Please set down, word for word, each line from the one containing "family: Felidae" through the final line of the records below, both included, and nothing else.

Excerpts from a dataset:
[Start of Attachment]
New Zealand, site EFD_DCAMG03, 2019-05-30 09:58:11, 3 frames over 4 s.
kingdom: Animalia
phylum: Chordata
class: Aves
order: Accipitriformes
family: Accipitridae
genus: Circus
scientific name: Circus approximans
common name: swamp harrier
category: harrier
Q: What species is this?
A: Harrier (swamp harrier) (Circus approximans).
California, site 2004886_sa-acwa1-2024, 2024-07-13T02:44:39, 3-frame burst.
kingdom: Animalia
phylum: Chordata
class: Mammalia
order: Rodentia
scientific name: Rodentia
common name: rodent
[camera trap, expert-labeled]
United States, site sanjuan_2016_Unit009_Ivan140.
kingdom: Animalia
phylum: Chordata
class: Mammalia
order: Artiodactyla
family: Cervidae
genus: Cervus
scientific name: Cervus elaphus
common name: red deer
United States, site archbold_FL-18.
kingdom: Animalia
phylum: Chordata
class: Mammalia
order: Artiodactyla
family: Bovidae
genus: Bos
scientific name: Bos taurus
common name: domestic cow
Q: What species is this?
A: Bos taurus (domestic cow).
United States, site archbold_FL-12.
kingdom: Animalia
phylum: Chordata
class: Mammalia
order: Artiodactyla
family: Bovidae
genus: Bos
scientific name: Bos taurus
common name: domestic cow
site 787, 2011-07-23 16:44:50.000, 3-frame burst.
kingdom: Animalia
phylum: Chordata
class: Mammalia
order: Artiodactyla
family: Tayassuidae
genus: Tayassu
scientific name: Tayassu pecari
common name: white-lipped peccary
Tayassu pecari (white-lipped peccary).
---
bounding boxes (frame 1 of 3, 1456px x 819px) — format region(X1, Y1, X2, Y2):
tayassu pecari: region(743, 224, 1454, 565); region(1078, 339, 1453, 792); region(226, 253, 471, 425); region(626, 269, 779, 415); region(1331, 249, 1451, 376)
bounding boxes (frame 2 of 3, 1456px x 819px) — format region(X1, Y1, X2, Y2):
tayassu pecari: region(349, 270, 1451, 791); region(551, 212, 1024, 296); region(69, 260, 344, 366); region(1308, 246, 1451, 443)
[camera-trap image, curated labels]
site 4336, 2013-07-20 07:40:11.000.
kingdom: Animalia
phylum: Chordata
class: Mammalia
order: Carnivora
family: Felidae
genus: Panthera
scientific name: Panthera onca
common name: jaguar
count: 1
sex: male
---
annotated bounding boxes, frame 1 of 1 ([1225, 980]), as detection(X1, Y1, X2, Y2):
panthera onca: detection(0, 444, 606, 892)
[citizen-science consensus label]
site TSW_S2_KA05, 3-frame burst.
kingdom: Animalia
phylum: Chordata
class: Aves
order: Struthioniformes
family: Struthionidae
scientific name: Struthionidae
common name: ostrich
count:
[End of Attachment]
* [Finished task]
family: Felidae
genus: Panthera
scientific name: Panthera onca
common name: jaguar
count: 1
sex: male
---
annotated bounding boxes, frame 1 of 1 ([1225, 980]), as detection(X1, Y1, X2, Y2):
panthera onca: detection(0, 444, 606, 892)
[citizen-science consensus label]
site TSW_S2_KA05, 3-frame burst.
kingdom: Animalia
phylum: Chordata
class: Aves
order: Struthioniformes
family: Struthionidae
scientific name: Struthionidae
common name: ostrich
count:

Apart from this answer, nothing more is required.